TULSA, Okla. (AP) -- Tiger Woods kept his grip on the PGA Championship lead Saturday, playing the front nine in 1-under par to expand his advantage to three shots and move closer to his 13th major title.
Woods made one birdie and no bogeys on yet another steaming day at Southern Hills to drop to 7 under for the tournament. He is 7-0 in majors when holding the lead going into the weekend.
Woods was three shots ahead of Scott Verplank and five ahead of Woody Austin, Stephen Ames and 2006 U.S. Open champion Geoff Ogilvy.
The day was also marked by the disqualification of Sergio Garcia, who signed an incorrect scorecard and was booted from the tournament.
Verplank started the third round within two of Woods and pulled a shot closer, though that lasted for about a minute. Moments after Verplank made a birdie putt on No. 4, Woods followed with a birdie of his own.
Verplank found the rough three times on the next hole, the par-5 fifth, and made bogey, which increased his deficit to three.
Woods was nowhere near record-setting territory, the way he was Friday when he barely missed a putt that would have given him a 62 for the best score ever in a major. He settled for a 63, tied with 20 other players for the record, and got ready for the long weekend grind.
"Mad," Woods said when asked how he felt when the putt lipped out. "I hit a good putt and thought I made it. It would've been nice to have gotten a record and a three-shot lead going into the weekend. The good thing is, I hit a good putt. That's the important point."
Through nine holes, Woods was the only player in the final six pairings with a score below par for the day.

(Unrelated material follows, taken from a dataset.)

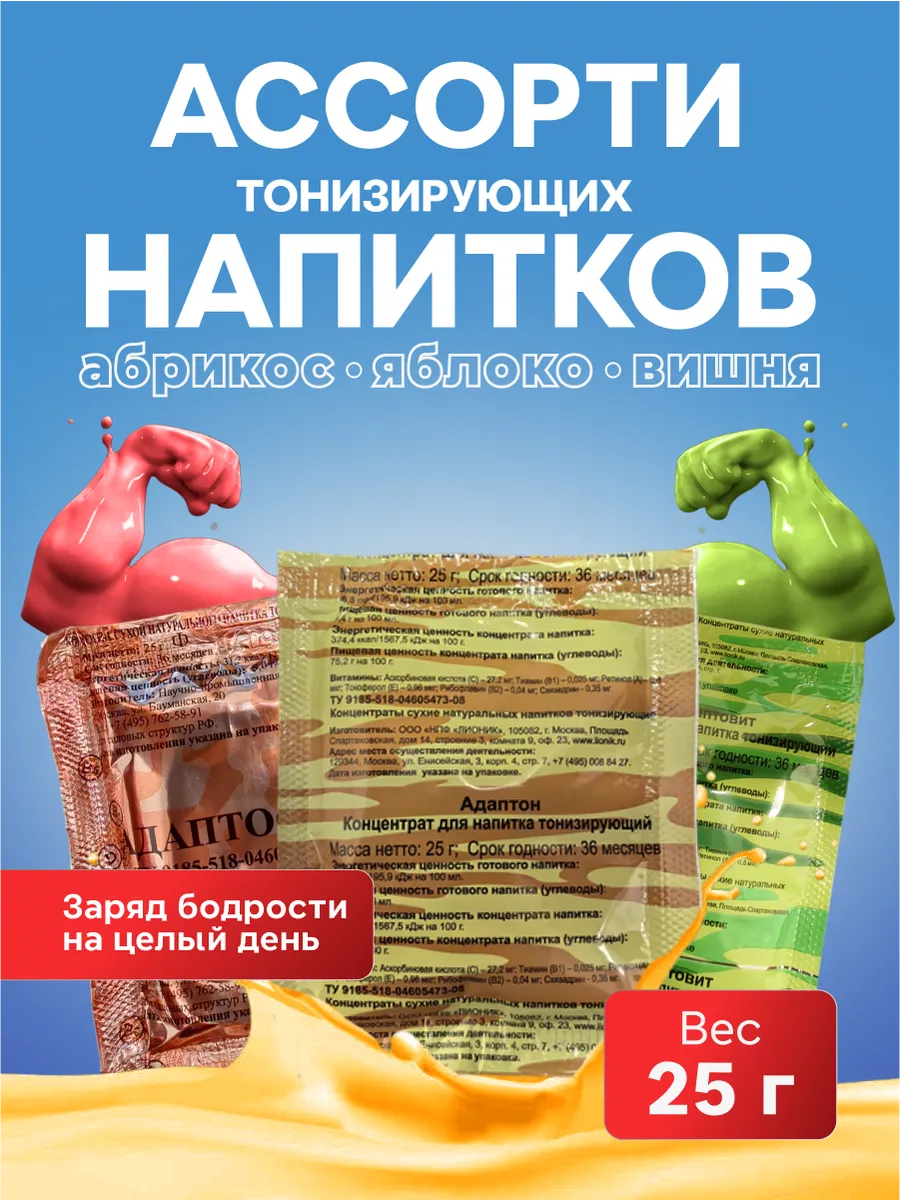 Ассорти тонизирующих витаминизированных напитков, 3 шт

The day's best score belonged to Boo Weekley, who had a chance for a 63 with a long putt on the 18th hole. He missed badly and wound up three-putting to finish at 5-under 65, which put him at even par for the tournament.
Weekley didn't know there was a record on the line
"Really? That would have been nice," he said. "I was just trying to make par."
Weekley was Garcia's playing partner and inadvertently gave the Spaniard a 4 on the 17th hole when he'd really made a 5. Garcia signed the scorecard without checking it for accuracy. By the time Weekley realized his mistake, Garcia had signed the card and left the scorer's tent, meaning the error could not be reversed.
Garcia, however, would have been 9 over heading into Sunday with no chance of winning.
Of course, many think everybody is playing for second with Woods in the lead.